Padahal, kata Sondia, kebutuhan air bersih di Kota Pekanbaru merupakan kebutuhan vital yang harus ada. Namun hingga kini, PDAM belum mampu menjawab keinginan masyarakat tersebut.

"Harus dievaluasi, mengenai hutang itu risiko PDAM dan mereka yang harus membayarnya," imbuh politisi Partau Amanat Nasional ini.

Mengenai hutang ini, memang kalangan DPRD Kota Pekanbaru mulai mempertanyakannya. Dimana, hutang Pemerintah Kota Pekanbaru terhadap PT Karsa Tirta Dharma Pangada (KTDP) selaku investor pengembangan dan pembenahan sarana prasarana PDAM Tirta Siak sebanyak Rp41 M.

"Jika hutang tersebut dibayarkan melalui APBD 2014 ini, Dewan akan menelusuri terlebih dahulu sebab Pemko berhutang sebanyak itu kepada PT KTDP," pungkasnya.

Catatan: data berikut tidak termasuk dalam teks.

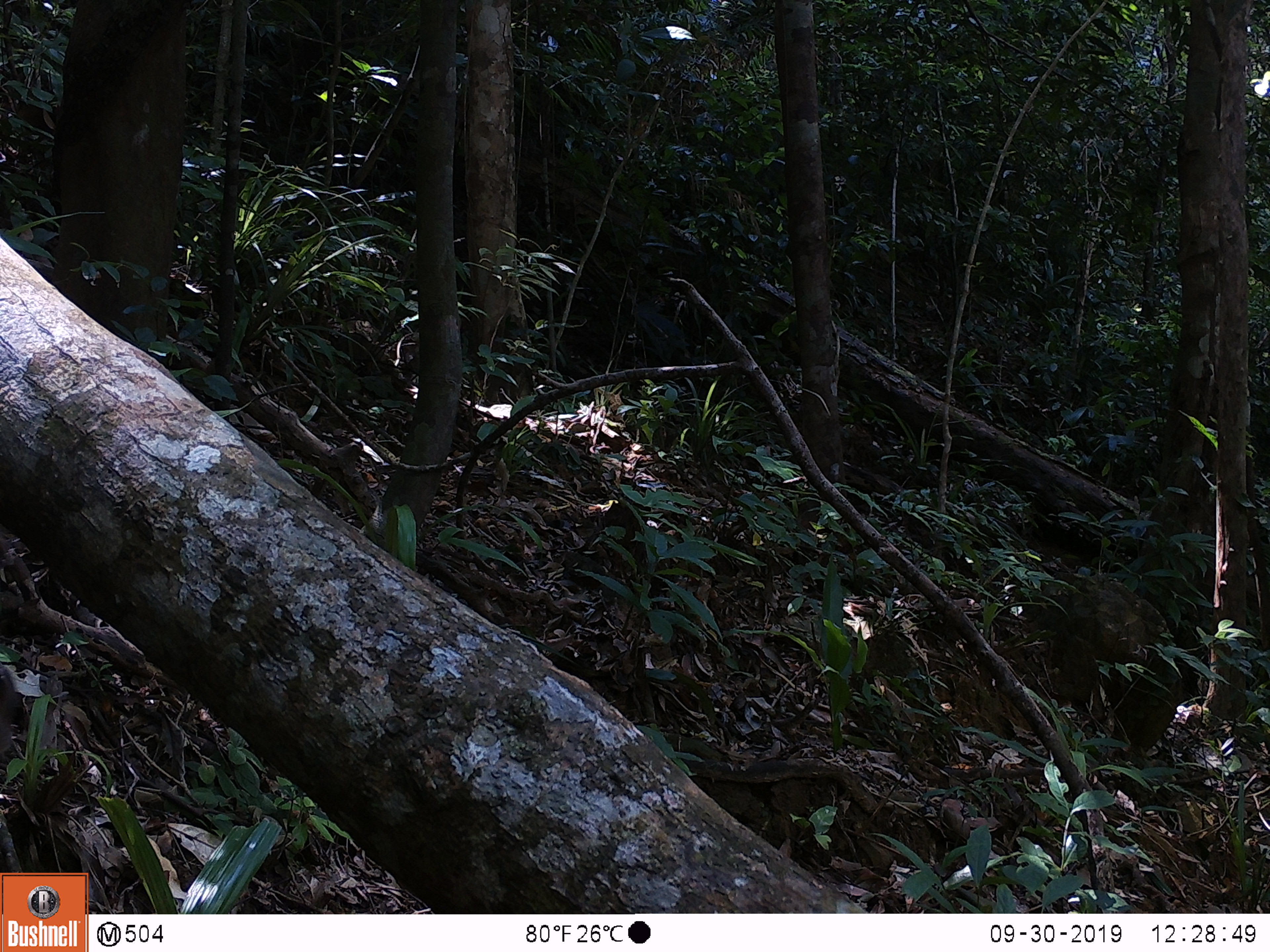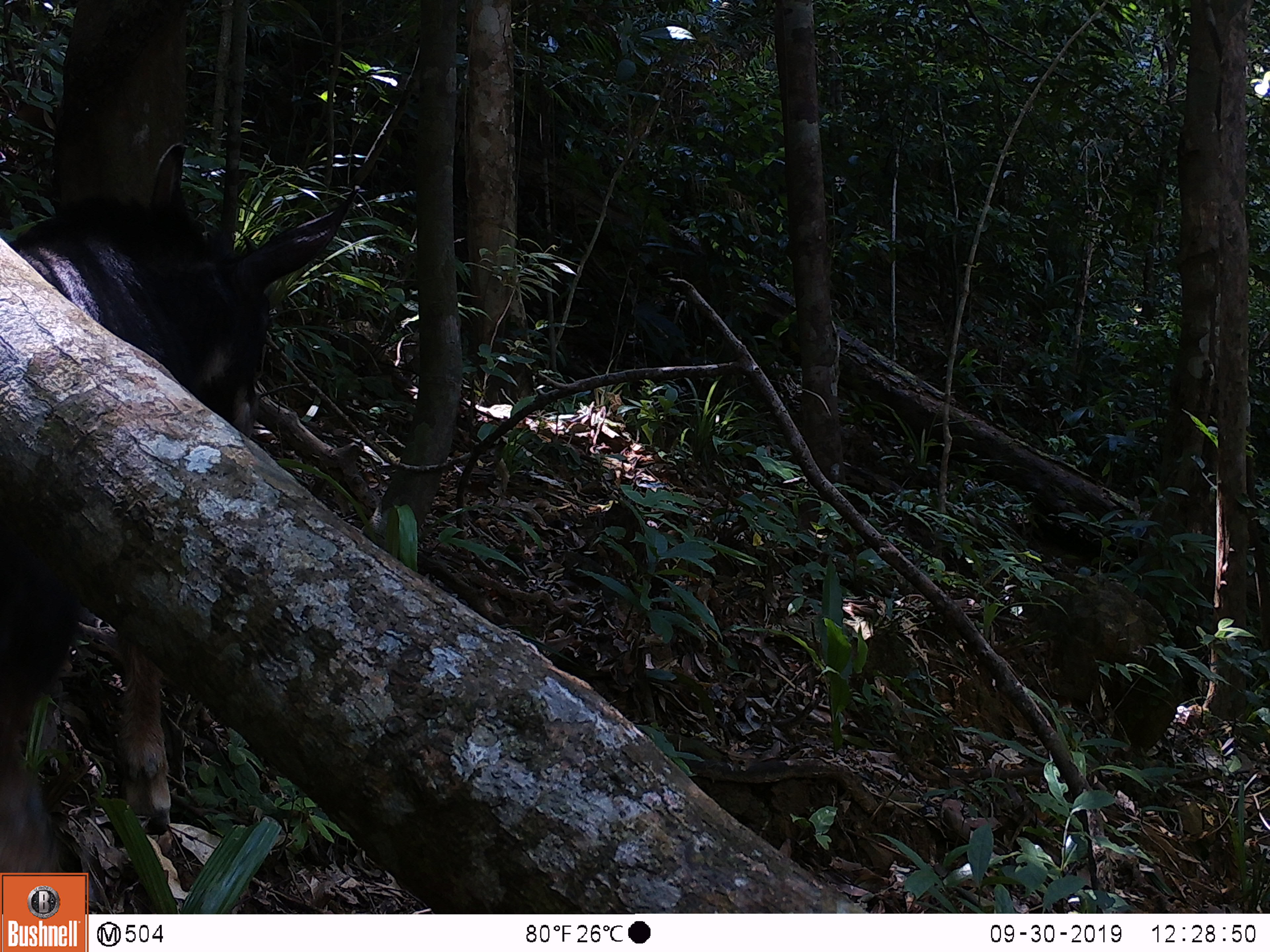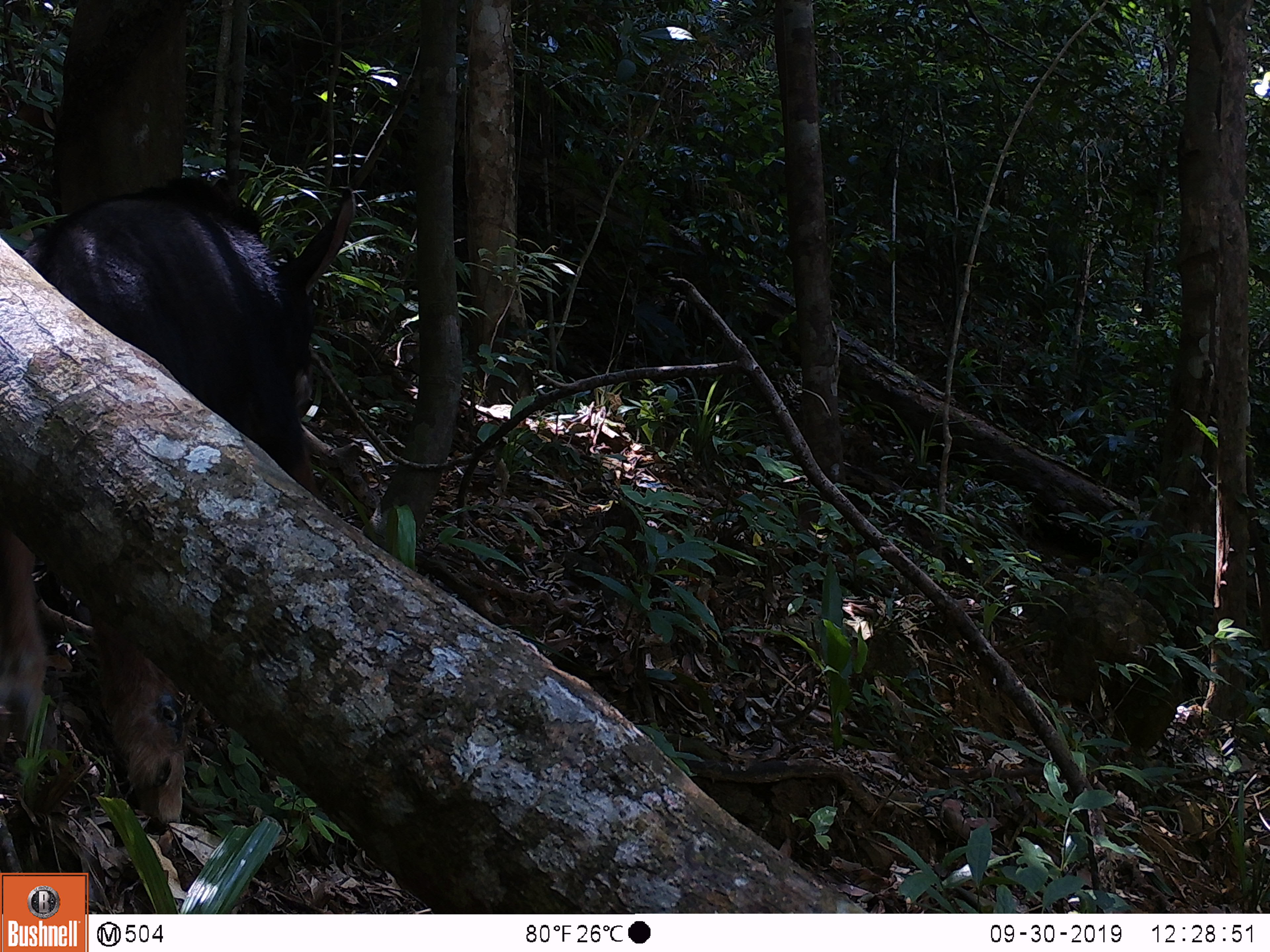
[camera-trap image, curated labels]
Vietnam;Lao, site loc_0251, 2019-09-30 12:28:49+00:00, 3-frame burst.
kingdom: Animalia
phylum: Chordata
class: Mammalia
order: Artiodactyla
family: Bovidae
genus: Capricornis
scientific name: Capricornis sumatraensis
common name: chinese serow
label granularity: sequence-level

Kerja sama PDAM dan PT KTDP diputus pada tahun 2010 silam. Saat itu pemerintah menilai, kerja sama PDAM dan PT KTDP beberapa tahun itu tidak ada pembenahan sarana dan prasarana PDAM dan tidak juga ada penyelesaian masalah kualitas air di PDAM.

Kualitas air PDAM saat itu masih saja tak layak konsumsi, airnya berwarna cokelat, pipa PDAM yang sudah kropos, dan lain-lain. Padahal, dalam perjanjian PT KTDP dengan PDAM Tirta Siak, pihak PT KTDP akan membantu dana untuk pembenahan air tersebut. Nyatanya, dari Rp63 miliar yang direncanakan akan diinvestasikan PT KTDP untuk pembenahan sarana dan prasarana PDAM, baru 20 persennya KTDP mengucurkan, yakni Rp12,6 miliar.

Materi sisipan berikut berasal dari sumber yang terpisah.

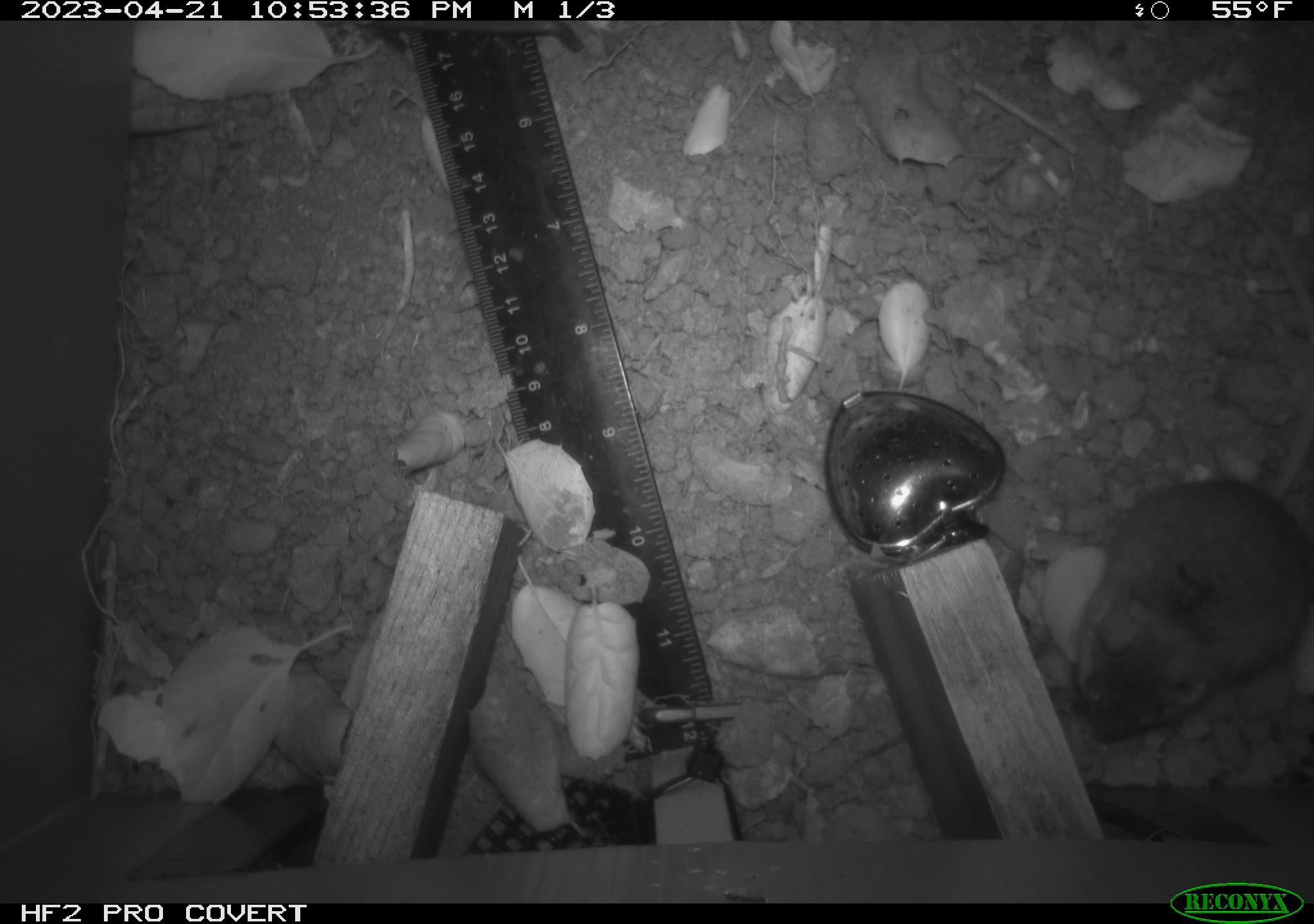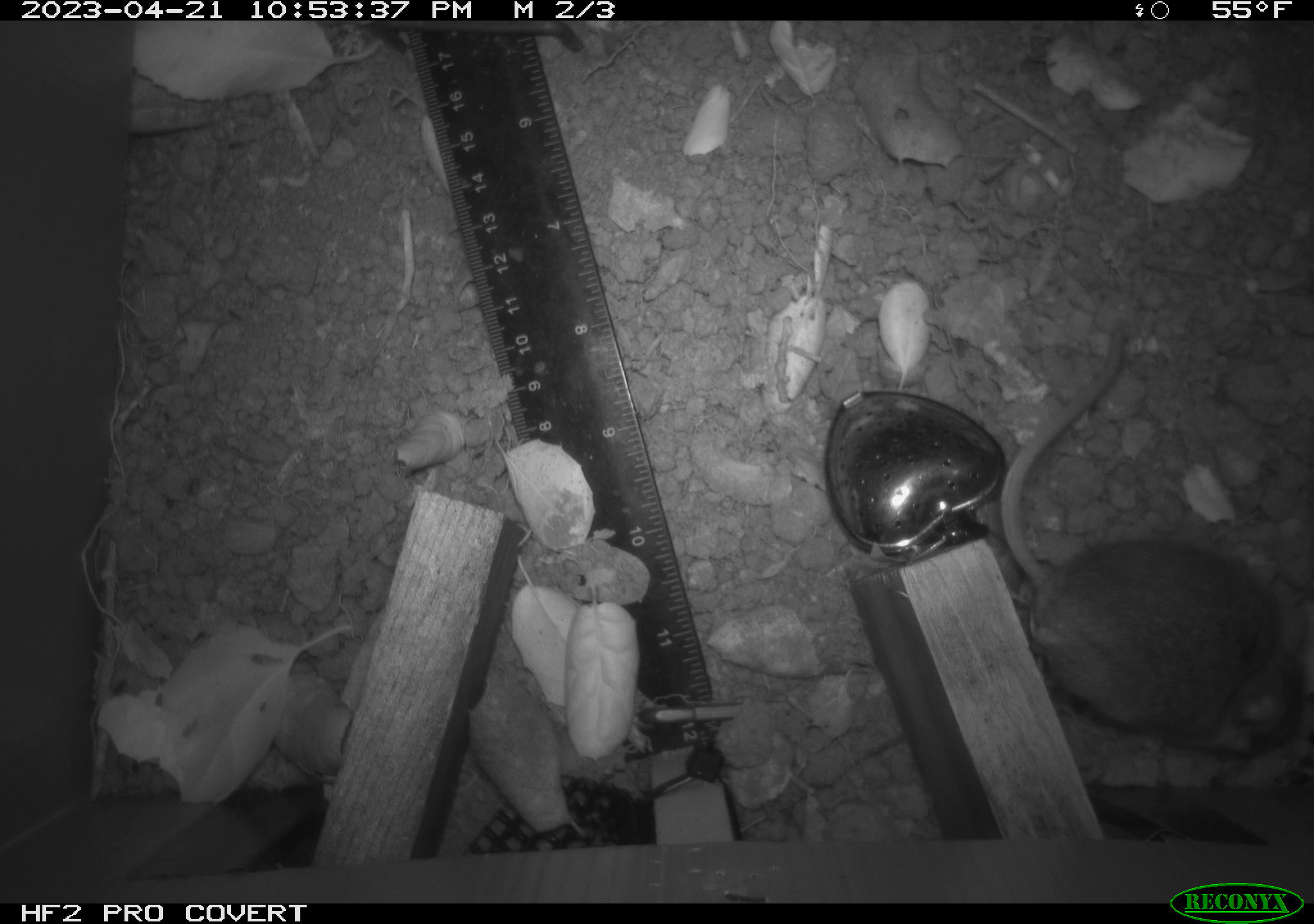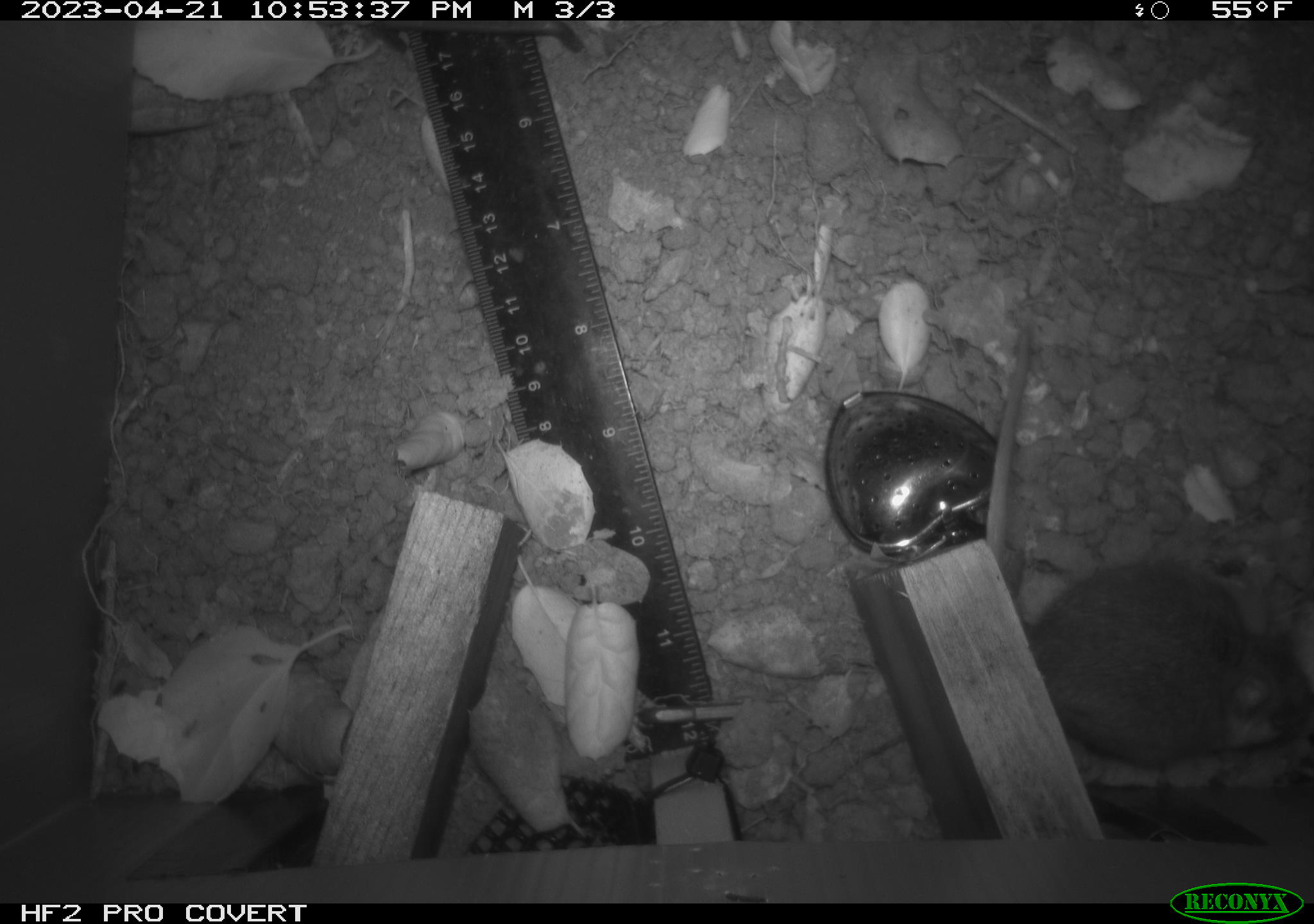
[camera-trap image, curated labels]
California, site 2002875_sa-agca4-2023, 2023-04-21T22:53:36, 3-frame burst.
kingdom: Animalia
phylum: Chordata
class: Mammalia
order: Rodentia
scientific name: Rodentia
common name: mouse species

Inilah yang menjadi keluhan Pemko terhadap KTDP. Seharusnya, semua dana yang direncanakan tersebut bisa digunakan PT KTDP bersama PDAM untuk membenahi air dan pipa di saluran PDAM. Pemko juga tidak mengetahui apa penyebab KTDP tidak membantu sepenuhnya. Ditambah lagi, masyarakat sudah merindukan air bersih PDAM. (rrm)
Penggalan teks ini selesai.